-- Start RECORD SET --

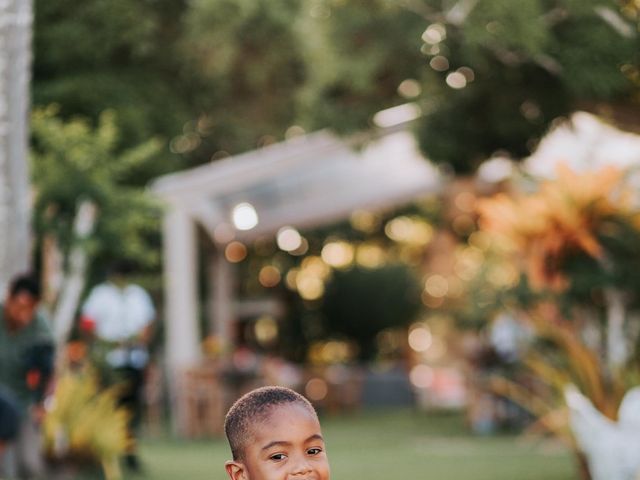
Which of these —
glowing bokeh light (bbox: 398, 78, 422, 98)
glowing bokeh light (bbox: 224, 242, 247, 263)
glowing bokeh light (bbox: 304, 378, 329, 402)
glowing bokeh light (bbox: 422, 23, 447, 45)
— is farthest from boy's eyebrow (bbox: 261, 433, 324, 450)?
glowing bokeh light (bbox: 224, 242, 247, 263)

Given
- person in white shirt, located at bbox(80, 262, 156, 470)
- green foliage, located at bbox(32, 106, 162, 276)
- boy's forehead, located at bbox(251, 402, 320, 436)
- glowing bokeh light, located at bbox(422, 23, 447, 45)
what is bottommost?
boy's forehead, located at bbox(251, 402, 320, 436)

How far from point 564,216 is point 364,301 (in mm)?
20418

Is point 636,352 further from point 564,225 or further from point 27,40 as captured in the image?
point 27,40

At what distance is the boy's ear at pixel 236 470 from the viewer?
3555 mm

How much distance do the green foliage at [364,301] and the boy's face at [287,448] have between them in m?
27.7

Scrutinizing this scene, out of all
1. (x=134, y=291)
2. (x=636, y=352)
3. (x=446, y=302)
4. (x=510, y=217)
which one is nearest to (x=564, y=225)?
(x=510, y=217)

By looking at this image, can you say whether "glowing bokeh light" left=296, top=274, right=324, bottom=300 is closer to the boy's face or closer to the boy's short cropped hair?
the boy's short cropped hair

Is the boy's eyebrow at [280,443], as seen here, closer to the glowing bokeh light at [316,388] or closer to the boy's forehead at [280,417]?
the boy's forehead at [280,417]

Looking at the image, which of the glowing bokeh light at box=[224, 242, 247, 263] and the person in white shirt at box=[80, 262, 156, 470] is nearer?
the person in white shirt at box=[80, 262, 156, 470]

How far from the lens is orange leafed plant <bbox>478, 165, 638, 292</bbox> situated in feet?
35.8

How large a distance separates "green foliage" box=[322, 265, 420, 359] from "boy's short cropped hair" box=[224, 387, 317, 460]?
90.5 ft

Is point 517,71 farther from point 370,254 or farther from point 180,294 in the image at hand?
point 370,254

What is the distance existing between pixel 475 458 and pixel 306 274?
22.0m

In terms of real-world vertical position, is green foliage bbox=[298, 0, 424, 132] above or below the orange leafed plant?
above
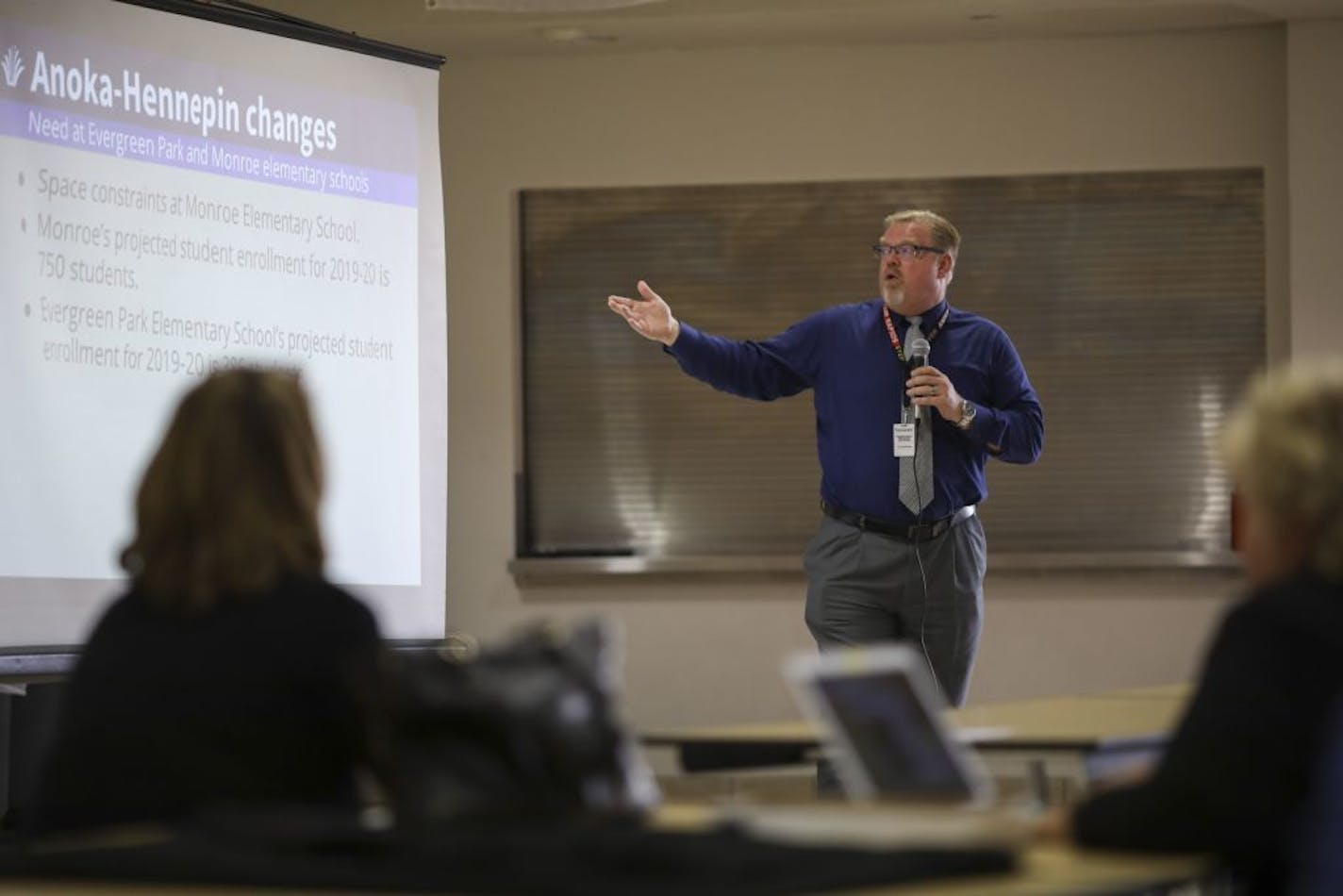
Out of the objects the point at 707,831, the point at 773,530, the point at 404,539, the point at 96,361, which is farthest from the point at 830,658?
the point at 773,530

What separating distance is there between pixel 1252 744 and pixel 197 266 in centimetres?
366

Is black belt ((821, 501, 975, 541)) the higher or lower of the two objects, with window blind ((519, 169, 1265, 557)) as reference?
lower

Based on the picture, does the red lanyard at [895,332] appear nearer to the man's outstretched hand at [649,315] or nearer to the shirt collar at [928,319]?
the shirt collar at [928,319]

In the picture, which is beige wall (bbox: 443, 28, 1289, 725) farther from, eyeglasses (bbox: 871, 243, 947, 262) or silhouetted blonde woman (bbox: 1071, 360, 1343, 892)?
silhouetted blonde woman (bbox: 1071, 360, 1343, 892)

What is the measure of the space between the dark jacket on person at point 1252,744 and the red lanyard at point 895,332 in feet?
9.95

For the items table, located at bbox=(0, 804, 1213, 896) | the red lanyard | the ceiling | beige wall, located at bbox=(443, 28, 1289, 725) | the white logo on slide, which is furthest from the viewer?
beige wall, located at bbox=(443, 28, 1289, 725)

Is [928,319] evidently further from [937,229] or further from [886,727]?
[886,727]

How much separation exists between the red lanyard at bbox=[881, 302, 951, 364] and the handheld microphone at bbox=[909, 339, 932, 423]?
0.14 ft

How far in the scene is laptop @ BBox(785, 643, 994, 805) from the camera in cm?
205

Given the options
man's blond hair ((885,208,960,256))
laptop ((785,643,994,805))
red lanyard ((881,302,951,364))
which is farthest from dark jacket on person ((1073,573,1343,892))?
man's blond hair ((885,208,960,256))

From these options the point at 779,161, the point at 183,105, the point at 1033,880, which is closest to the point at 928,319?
the point at 183,105

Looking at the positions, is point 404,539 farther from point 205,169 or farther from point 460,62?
point 460,62

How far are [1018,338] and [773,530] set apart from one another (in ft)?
3.91

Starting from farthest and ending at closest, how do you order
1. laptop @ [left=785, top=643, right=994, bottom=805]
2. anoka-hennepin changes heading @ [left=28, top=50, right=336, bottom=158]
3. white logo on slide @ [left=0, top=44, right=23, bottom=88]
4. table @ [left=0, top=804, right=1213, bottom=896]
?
anoka-hennepin changes heading @ [left=28, top=50, right=336, bottom=158] < white logo on slide @ [left=0, top=44, right=23, bottom=88] < laptop @ [left=785, top=643, right=994, bottom=805] < table @ [left=0, top=804, right=1213, bottom=896]
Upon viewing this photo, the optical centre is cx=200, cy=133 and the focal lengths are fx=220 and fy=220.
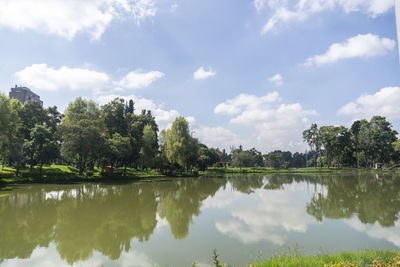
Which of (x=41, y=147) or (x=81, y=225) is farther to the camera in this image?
(x=41, y=147)

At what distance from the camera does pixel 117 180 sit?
3812 centimetres

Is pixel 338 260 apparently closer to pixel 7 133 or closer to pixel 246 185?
pixel 246 185

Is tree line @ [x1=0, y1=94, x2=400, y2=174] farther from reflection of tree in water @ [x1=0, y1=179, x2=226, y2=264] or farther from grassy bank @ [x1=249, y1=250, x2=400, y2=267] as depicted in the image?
grassy bank @ [x1=249, y1=250, x2=400, y2=267]

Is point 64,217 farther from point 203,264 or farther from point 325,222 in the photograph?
point 325,222

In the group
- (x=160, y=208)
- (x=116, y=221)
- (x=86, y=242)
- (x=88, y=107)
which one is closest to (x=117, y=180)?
(x=88, y=107)

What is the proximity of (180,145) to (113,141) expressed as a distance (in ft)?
49.3

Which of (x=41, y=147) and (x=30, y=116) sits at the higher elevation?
(x=30, y=116)

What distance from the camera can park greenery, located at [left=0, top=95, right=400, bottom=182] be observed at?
109ft

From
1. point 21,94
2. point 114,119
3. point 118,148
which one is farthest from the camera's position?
point 21,94

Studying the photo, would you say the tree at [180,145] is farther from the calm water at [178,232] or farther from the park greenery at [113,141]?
the calm water at [178,232]

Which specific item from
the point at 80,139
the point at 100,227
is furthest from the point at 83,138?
the point at 100,227

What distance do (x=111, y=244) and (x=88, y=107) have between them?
4335 centimetres

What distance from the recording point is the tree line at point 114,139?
33.2 metres

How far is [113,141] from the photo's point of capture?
128 feet
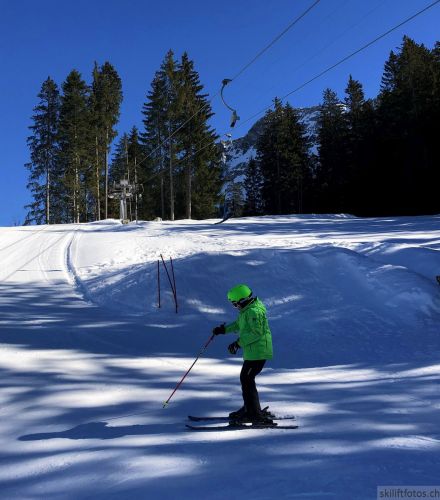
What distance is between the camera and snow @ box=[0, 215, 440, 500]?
3971mm

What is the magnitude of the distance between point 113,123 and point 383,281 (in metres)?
43.5

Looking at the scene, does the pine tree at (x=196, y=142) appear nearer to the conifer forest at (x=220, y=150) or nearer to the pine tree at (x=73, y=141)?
the conifer forest at (x=220, y=150)

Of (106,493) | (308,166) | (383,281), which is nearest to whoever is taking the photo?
(106,493)

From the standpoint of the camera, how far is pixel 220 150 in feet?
142

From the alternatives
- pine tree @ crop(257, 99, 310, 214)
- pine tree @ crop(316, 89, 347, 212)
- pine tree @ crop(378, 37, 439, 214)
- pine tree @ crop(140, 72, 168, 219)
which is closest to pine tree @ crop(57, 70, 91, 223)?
pine tree @ crop(140, 72, 168, 219)

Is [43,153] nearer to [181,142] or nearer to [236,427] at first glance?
[181,142]

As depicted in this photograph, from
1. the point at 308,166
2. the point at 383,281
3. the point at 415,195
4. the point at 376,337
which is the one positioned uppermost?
the point at 308,166

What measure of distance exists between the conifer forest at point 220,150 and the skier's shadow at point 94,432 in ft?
113

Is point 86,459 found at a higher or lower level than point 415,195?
lower

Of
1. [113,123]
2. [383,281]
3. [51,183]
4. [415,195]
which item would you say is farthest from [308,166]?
[383,281]

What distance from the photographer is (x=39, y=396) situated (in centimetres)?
608

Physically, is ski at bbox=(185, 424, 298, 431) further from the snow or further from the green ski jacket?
the green ski jacket

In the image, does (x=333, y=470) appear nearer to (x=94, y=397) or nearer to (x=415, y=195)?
(x=94, y=397)

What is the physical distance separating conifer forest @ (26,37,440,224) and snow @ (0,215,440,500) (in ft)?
84.1
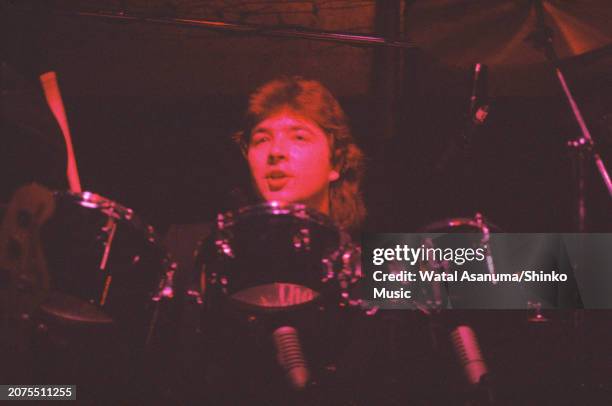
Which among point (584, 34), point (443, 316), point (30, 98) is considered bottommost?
point (443, 316)

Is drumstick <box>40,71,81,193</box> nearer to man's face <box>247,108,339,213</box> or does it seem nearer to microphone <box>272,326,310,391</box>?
man's face <box>247,108,339,213</box>

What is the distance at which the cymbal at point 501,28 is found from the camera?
2.03m

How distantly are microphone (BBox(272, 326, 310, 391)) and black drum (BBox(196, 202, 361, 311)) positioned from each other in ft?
0.24

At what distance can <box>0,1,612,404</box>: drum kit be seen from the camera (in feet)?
5.31

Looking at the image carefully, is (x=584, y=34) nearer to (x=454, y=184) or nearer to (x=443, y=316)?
(x=454, y=184)

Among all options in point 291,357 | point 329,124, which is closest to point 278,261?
point 291,357

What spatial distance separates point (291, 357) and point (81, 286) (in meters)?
0.59

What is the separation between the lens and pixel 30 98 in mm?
1912

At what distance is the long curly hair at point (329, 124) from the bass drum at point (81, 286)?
0.89 meters

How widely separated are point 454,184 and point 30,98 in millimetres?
1680

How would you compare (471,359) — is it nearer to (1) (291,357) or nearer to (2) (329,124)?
(1) (291,357)

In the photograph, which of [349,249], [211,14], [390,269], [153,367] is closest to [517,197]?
[390,269]

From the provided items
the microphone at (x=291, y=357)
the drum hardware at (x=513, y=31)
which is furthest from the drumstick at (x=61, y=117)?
the drum hardware at (x=513, y=31)

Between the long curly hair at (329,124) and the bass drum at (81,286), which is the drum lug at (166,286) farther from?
the long curly hair at (329,124)
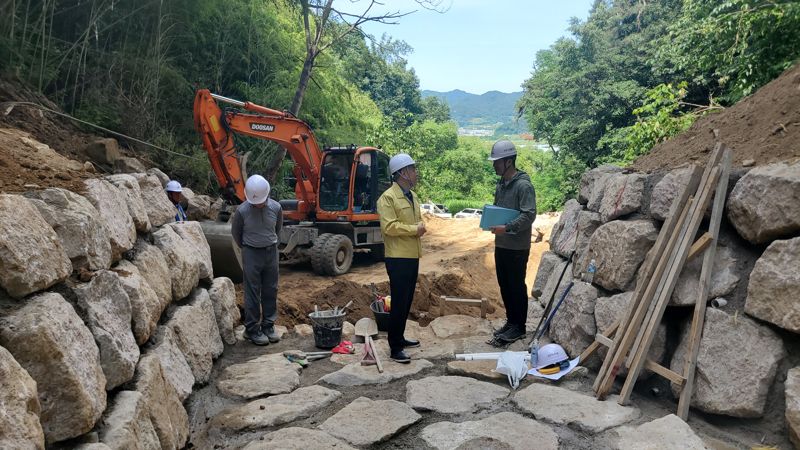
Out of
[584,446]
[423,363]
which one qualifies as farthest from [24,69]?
[584,446]

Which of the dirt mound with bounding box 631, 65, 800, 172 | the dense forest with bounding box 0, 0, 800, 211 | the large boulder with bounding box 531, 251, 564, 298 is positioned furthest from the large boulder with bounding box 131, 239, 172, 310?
the dense forest with bounding box 0, 0, 800, 211

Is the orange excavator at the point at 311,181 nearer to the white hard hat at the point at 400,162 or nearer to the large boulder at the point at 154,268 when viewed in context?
the white hard hat at the point at 400,162

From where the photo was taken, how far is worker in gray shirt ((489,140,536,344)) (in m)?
4.73

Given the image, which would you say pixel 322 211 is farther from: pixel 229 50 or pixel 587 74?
pixel 587 74

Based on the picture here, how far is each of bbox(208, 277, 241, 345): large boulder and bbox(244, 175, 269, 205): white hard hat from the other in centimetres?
82

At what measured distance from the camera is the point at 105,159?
666 cm

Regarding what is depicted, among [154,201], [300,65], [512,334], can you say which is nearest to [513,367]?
[512,334]

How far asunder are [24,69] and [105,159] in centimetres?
179

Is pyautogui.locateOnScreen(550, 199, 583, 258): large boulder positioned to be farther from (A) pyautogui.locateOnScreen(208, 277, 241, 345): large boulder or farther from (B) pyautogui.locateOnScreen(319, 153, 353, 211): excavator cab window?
(B) pyautogui.locateOnScreen(319, 153, 353, 211): excavator cab window

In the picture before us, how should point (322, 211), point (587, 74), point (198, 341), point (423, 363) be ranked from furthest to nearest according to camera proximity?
point (587, 74), point (322, 211), point (423, 363), point (198, 341)

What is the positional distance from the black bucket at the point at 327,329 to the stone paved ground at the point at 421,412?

-- End RECORD SET --

## [WORK TO COMPLETE]
Reproduce the listing word for word, starting at the line that contains "In the picture before" and ending with the final line of the listing.

## [WRITTEN RESPONSE]
In the picture before us, how should point (322, 211), point (587, 74), point (198, 341), point (423, 363) be ranked from furthest to nearest according to camera proximity?
point (587, 74), point (322, 211), point (423, 363), point (198, 341)

What is the positional distance from the black bucket at the point at 327,329 to the stone paved ground at the point at 421,412?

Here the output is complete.